STATED TASK:
Repeat the listing exactly as given, omitting every image.

PROVIDED DATA:
——————————

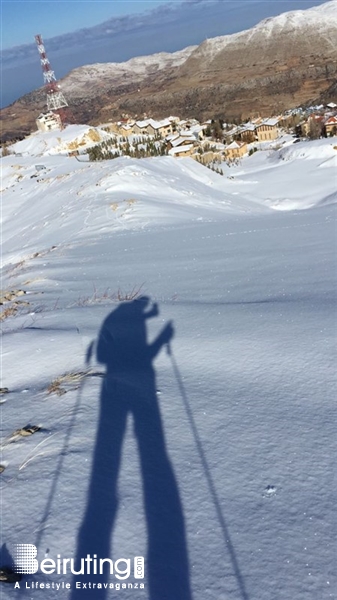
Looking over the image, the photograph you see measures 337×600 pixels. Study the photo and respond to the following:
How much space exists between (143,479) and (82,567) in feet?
2.03

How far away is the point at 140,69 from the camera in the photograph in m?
164

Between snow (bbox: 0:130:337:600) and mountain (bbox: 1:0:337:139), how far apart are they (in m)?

——————————

EXERCISE OUTPUT:
Looking over the image, the photograph you see measures 337×600 pixels. Study the photo and respond to the following:
How much space exists between (143,479) and (82,567) in feet?
2.03

How far away is the point at 140,69 from the camera in the photograph in m?
164

Between snow (bbox: 0:130:337:600) and mountain (bbox: 1:0:337:139), how far apart are they (in m)?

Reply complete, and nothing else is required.